# Free fall question

1. Aug 6, 2004

### Corneo

I'm really bad at physics so please excuse me. But I would like some help on this question. I would like to be able to solve it without plugging in any numbers untill the end.

If a person steps off a building of height h, and free falls on the way down to the bottom. What is the height of the building if he falls a distance of h/4 in his last 1 second of fall.

Any ideas?

2. Aug 6, 2004

### Staff: Mentor

What's the relationship between distance fallen and time for a falling object?

3. Aug 6, 2004

### Corneo

Is it$$t=\frac {2 \Delta x}{ v+v_0}$$?

Then all I have to solve is
$$\frac {h}{4} = \frac {1}{2}g \left(\frac {2 \Delta x}{ v+v_0} - 1 \right)^2 + v_0 \left(\frac {2 \Delta x}{ v+v_0}-1 \right)+h$$

Where $$v_0=0, \Delta x = \frac {3h}{4}$$. Am I correct?

4. Aug 6, 2004

### Integral

Staff Emeritus

$$x(t) = - \frac {g t^2} 2 + V_0 t + X_0$$

$$V_0 =0$$
$$X_0 =h$$

so you get an equation of motion as:
$$x(t) = - \frac {g t^2} 2 + h$$

Solve for t when x=0, this will give you an expression, call it T, for the time of the fall in terms of g and h. Now you know that

$$x(T-1) = \frac h 4$$

use this in your equation of motion to find h.

5. Aug 6, 2004

### Corneo

Oh I see, ok thanks a lot.

6. Aug 7, 2004

### KnowledgeIsPower

Alternatively you can use the four basic constant acceleration equations in a simultaneous equation i think.

7. Aug 8, 2004

### thermodynamicaldude

You could also solve this way:

let t = time it takes to fall.

since x = .5gt^2 (one of the general motion equations)

h = .5g(t^2)

.75h = .5g(t - 1)^2 (since time will be t-1 when it has fallen .75h)

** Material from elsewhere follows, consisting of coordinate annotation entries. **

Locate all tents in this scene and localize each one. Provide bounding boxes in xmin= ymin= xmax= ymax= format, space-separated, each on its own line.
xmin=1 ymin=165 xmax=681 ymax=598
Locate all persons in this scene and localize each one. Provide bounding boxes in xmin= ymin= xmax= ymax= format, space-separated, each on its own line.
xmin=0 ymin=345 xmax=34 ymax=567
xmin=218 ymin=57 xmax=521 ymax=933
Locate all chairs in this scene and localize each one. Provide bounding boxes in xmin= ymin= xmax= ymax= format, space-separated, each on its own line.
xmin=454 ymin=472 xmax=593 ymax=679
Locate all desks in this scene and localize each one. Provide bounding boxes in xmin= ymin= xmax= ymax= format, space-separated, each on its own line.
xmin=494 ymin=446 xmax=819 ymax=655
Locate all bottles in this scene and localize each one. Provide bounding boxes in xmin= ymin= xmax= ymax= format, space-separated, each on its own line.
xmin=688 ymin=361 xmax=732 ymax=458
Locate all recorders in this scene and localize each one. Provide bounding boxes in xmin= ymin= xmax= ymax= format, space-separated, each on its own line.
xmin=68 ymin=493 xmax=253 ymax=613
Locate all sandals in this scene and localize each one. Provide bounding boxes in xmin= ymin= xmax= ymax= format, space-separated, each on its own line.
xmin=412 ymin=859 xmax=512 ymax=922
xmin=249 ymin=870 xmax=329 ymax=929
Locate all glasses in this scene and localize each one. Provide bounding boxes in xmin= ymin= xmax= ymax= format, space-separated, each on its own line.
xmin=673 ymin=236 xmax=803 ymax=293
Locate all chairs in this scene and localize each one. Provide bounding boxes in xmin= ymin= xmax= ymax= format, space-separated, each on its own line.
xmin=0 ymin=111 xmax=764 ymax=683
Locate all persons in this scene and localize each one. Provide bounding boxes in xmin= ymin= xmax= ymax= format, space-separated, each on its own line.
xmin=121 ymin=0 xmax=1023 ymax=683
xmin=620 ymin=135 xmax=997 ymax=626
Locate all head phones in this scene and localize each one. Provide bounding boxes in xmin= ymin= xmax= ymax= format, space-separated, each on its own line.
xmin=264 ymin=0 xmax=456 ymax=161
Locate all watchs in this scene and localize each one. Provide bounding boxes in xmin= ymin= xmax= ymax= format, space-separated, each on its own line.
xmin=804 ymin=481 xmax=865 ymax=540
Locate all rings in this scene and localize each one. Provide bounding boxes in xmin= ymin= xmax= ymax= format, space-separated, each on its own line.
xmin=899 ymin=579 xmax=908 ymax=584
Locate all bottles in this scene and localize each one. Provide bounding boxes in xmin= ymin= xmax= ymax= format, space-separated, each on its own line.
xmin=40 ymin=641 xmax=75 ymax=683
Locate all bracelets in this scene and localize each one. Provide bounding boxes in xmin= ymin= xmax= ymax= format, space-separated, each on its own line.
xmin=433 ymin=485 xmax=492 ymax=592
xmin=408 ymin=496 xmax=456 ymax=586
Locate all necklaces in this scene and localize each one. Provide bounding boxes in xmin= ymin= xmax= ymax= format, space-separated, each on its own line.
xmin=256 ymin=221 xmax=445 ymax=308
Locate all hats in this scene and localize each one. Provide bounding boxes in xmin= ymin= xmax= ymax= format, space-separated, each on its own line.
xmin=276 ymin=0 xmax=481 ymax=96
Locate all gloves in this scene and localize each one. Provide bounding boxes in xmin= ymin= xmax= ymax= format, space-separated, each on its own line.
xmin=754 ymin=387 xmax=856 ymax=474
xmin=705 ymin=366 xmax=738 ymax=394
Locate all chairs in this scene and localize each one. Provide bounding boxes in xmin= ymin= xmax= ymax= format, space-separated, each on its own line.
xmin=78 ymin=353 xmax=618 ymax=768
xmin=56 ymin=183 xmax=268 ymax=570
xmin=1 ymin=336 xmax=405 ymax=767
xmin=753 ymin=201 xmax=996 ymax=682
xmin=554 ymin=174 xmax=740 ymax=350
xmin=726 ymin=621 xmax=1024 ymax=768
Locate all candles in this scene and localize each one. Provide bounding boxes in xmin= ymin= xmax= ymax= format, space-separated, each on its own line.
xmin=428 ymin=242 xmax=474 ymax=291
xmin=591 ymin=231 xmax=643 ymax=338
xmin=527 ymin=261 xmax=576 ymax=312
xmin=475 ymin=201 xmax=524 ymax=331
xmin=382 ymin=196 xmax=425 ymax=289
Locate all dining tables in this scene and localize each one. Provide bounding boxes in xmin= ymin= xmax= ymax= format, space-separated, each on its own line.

just subtract one equation from another to get .25h = .5(t^2) - .5(t - 1)^2....and simplify to further get....

..... h/4 = 2g(2t - 1)....multiply by 4 to get:

h = 2g(2t - 1)...and set this back equal to:

.5g(t^2) = 2g(2t - 1).....this ends up becoming t^2 - 8t + 4 = 0....and then solve for t with the quadratic. Now that you know t, you can easily find h.